WHAT NEEDS TO BE DONE:
Copy the data word for word, from the line containing "From the items given as" through the line containing "10.1 meters", with both of those lines included.

start

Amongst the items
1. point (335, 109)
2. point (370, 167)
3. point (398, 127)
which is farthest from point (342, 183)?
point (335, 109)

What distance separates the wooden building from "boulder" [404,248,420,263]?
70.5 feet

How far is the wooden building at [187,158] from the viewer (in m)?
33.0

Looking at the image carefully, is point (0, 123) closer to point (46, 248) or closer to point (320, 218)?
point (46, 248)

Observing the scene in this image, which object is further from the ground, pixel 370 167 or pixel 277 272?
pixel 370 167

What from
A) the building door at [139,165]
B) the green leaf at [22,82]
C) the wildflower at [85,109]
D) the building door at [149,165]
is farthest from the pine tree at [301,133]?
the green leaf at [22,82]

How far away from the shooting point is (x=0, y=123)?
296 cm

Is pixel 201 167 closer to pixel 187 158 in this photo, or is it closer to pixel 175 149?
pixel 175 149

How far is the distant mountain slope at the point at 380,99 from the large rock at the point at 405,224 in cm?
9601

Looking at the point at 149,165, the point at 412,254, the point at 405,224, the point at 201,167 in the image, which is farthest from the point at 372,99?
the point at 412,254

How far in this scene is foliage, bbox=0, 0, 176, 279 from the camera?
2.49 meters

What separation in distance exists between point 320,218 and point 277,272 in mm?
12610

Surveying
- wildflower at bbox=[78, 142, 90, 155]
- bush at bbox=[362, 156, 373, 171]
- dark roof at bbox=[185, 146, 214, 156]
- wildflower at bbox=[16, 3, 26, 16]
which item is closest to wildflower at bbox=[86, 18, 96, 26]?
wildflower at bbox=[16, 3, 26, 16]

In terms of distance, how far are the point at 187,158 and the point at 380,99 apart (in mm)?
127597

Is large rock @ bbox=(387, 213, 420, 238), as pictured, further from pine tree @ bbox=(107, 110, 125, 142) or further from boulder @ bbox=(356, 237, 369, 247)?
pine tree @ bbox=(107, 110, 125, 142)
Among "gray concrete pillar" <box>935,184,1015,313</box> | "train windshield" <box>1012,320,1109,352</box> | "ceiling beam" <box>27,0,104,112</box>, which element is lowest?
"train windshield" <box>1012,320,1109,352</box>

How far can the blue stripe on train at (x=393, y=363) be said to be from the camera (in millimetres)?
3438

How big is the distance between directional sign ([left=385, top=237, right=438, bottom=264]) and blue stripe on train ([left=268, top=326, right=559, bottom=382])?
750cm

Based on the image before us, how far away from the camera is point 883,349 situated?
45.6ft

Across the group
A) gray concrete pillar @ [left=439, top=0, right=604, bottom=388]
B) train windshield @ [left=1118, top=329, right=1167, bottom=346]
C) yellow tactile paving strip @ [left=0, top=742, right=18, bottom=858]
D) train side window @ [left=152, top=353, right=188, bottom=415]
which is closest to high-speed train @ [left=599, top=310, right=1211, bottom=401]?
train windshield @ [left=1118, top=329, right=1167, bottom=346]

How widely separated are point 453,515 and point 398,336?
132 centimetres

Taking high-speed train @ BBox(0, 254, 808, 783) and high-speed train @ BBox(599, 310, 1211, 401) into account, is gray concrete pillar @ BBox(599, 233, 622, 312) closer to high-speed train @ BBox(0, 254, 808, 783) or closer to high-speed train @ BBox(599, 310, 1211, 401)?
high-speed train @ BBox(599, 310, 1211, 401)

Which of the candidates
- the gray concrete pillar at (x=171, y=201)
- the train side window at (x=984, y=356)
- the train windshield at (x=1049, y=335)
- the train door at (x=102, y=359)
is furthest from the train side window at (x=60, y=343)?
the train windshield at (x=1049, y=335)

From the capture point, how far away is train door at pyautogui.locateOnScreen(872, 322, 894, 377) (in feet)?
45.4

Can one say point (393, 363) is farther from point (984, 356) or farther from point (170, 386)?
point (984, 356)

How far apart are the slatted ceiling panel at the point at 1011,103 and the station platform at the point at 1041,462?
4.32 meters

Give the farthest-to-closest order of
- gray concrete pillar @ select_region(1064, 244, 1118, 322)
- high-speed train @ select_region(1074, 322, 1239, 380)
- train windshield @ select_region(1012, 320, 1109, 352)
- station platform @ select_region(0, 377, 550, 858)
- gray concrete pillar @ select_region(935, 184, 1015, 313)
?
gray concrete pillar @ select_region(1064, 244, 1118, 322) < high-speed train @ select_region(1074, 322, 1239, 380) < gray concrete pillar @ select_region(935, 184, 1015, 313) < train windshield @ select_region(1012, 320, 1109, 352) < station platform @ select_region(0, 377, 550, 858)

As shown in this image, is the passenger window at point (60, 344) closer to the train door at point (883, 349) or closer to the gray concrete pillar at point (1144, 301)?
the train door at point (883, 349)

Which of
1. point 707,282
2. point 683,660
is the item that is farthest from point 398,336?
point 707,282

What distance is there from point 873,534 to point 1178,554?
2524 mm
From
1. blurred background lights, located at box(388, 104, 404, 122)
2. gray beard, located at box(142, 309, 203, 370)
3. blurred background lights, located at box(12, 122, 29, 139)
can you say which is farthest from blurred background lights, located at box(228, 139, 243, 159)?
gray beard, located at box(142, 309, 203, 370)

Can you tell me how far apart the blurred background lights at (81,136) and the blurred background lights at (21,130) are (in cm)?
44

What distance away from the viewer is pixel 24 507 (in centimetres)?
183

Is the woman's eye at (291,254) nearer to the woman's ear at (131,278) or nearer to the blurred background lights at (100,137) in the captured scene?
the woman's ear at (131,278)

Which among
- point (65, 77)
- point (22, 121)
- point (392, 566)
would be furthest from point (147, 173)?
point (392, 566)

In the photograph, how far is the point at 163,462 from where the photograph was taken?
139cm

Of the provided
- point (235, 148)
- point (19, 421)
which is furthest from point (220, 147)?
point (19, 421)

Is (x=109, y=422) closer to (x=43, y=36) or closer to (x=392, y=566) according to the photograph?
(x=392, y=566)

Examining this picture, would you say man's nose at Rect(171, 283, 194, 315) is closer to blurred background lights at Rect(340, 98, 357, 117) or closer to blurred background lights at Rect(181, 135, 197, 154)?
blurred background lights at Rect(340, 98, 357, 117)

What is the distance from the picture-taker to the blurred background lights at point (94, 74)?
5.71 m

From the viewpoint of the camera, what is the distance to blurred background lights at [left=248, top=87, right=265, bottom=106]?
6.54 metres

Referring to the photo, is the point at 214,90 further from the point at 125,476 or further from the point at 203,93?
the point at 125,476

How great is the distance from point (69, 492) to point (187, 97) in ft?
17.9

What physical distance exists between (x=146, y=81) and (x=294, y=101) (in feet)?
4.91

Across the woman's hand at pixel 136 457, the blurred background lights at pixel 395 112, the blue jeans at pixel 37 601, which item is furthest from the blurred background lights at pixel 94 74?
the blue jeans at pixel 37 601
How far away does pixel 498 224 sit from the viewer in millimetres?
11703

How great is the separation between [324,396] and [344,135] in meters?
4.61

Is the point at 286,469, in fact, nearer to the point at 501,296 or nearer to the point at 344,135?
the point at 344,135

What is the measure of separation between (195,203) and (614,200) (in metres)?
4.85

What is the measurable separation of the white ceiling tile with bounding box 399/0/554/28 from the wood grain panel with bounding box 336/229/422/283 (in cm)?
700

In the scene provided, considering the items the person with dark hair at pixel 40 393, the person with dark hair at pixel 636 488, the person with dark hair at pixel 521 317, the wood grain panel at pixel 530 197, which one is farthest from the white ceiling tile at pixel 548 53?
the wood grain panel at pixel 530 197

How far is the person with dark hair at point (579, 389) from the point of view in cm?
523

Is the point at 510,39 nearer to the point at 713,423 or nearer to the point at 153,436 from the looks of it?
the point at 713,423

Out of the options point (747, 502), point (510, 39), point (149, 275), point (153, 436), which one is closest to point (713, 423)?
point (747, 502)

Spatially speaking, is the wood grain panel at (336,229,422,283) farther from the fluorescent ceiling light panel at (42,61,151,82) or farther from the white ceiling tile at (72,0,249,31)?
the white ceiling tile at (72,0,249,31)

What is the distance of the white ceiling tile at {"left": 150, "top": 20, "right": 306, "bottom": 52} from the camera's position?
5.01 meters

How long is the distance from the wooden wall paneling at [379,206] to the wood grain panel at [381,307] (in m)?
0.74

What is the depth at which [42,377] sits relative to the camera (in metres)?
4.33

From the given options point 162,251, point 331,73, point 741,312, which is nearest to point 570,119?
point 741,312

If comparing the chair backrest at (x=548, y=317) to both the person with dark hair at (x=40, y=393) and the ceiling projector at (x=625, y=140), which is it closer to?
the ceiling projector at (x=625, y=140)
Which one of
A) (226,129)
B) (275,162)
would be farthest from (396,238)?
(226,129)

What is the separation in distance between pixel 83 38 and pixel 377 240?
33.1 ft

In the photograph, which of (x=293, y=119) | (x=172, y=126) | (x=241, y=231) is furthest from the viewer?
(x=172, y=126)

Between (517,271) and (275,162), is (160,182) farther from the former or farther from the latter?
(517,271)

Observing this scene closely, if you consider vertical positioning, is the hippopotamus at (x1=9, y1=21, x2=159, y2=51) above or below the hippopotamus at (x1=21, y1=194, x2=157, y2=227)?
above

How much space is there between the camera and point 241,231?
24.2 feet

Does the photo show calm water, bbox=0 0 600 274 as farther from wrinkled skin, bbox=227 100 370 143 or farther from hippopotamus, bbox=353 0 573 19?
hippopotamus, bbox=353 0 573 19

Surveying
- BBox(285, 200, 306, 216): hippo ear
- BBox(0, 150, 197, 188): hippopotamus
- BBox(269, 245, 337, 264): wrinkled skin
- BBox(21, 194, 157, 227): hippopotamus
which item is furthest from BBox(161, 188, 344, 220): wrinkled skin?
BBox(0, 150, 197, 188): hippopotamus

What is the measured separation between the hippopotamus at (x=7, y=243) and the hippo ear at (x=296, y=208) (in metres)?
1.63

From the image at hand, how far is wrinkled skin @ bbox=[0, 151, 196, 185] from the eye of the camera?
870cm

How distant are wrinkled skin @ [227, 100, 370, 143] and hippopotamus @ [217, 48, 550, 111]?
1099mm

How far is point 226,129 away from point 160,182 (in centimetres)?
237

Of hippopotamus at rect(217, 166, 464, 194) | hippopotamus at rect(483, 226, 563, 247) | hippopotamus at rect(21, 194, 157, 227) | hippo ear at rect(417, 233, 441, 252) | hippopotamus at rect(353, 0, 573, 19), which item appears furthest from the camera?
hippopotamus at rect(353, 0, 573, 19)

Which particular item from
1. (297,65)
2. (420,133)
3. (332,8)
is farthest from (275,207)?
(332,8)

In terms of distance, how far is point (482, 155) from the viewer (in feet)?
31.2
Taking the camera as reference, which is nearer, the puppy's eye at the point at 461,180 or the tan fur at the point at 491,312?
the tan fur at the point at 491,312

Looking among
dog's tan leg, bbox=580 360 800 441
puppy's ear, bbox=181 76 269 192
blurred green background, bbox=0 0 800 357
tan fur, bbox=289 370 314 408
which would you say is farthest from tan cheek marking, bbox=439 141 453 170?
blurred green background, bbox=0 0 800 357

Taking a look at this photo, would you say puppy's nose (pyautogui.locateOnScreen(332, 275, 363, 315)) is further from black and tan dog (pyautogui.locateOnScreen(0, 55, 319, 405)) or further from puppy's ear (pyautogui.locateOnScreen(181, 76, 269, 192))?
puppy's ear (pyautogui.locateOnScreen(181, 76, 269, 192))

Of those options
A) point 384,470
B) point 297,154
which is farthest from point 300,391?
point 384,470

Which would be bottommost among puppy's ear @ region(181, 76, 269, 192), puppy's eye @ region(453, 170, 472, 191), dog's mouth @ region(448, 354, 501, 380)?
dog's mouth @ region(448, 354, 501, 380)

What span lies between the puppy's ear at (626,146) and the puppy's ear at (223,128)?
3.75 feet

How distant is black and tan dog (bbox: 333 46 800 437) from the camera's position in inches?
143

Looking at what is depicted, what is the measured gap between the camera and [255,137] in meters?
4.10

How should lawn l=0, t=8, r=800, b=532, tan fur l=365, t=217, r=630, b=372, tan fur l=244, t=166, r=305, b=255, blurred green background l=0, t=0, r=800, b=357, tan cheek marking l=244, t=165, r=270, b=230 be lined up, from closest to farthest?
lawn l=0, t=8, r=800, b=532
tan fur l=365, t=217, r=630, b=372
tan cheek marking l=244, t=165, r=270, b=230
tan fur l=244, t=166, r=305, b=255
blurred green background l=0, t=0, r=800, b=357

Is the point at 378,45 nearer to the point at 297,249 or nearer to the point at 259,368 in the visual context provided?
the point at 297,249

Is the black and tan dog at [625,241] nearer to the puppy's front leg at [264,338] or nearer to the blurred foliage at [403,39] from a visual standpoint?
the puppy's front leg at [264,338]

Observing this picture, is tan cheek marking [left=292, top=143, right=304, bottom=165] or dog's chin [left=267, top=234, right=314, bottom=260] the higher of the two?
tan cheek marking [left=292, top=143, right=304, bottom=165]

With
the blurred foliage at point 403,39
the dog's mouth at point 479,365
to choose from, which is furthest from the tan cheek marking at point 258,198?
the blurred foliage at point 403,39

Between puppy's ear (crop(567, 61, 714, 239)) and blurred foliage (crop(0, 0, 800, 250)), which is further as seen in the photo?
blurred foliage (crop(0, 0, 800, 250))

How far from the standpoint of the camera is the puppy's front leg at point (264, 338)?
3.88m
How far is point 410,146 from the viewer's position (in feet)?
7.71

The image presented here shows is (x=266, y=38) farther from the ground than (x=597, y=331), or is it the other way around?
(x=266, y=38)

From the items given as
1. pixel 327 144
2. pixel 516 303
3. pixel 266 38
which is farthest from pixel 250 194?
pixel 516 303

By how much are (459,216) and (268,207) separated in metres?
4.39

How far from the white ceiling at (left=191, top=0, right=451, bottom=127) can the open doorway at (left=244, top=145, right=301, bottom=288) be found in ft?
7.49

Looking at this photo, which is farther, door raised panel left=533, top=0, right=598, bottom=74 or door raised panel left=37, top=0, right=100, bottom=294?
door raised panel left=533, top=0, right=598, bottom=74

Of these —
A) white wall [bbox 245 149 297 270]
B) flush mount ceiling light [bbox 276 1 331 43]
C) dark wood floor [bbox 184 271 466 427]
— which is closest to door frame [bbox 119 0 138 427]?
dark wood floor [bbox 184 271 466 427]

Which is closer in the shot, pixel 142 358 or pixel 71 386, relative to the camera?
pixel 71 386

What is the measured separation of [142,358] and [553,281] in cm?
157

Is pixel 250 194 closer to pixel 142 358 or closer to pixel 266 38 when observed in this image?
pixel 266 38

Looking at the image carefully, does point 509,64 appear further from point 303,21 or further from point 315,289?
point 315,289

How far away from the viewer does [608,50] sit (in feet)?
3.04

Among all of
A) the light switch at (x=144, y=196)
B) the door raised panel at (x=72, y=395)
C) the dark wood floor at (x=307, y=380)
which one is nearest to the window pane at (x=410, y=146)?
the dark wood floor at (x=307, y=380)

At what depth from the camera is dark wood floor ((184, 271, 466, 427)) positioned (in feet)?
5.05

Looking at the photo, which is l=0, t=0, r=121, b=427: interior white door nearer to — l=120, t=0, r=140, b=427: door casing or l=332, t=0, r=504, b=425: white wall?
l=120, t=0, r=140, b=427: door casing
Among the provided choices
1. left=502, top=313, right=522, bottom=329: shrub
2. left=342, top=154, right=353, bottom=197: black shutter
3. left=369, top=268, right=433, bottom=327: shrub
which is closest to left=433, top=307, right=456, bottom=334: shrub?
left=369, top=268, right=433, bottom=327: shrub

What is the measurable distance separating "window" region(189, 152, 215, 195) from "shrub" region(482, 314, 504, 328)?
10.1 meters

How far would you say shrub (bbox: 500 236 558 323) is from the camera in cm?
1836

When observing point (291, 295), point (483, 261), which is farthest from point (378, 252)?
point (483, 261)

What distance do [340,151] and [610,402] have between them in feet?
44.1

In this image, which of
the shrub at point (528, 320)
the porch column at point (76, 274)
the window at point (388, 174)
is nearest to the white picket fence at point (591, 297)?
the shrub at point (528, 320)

end

WRITTEN SOLUTION:
From the items given as
1. pixel 327 144
2. pixel 516 303
3. pixel 266 38
which is farthest from pixel 250 194?
pixel 516 303

By how much are (459,216) and (268,207) separated in metres?
4.39

How far from the white ceiling at (left=191, top=0, right=451, bottom=127) can the open doorway at (left=244, top=145, right=301, bottom=288) be found in ft?
7.49

Looking at this photo, which is farther, door raised panel left=533, top=0, right=598, bottom=74 or door raised panel left=37, top=0, right=100, bottom=294?
door raised panel left=533, top=0, right=598, bottom=74

Of these —
A) white wall [bbox 245 149 297 270]
B) flush mount ceiling light [bbox 276 1 331 43]
C) dark wood floor [bbox 184 271 466 427]
— which is closest to door frame [bbox 119 0 138 427]?
dark wood floor [bbox 184 271 466 427]

Which is closer in the shot, pixel 142 358 or pixel 71 386, relative to the camera?
pixel 71 386

What is the measured separation of [142,358] and [553,281] in cm?
157

Is pixel 250 194 closer to pixel 142 358 or closer to pixel 266 38 when observed in this image?
pixel 266 38

Looking at the image carefully, does point 509,64 appear further from point 303,21 or further from point 315,289?
point 315,289

How far away from the viewer does [608,50] sit (in feet)?
3.04

Among all of
A) the light switch at (x=144, y=196)
B) the door raised panel at (x=72, y=395)
C) the dark wood floor at (x=307, y=380)
which one is nearest to the window pane at (x=410, y=146)?
the dark wood floor at (x=307, y=380)

At what depth from the camera is dark wood floor ((184, 271, 466, 427)) positioned (in feet)?
5.05

Looking at the photo, which is l=0, t=0, r=121, b=427: interior white door nearer to — l=120, t=0, r=140, b=427: door casing or l=332, t=0, r=504, b=425: white wall?
l=120, t=0, r=140, b=427: door casing
Among the provided choices
1. left=502, top=313, right=522, bottom=329: shrub
2. left=342, top=154, right=353, bottom=197: black shutter
3. left=369, top=268, right=433, bottom=327: shrub
which is closest to left=433, top=307, right=456, bottom=334: shrub?
left=369, top=268, right=433, bottom=327: shrub

What is the measurable distance separating "window" region(189, 152, 215, 195) from "shrub" region(482, 314, 504, 328)?
10.1 meters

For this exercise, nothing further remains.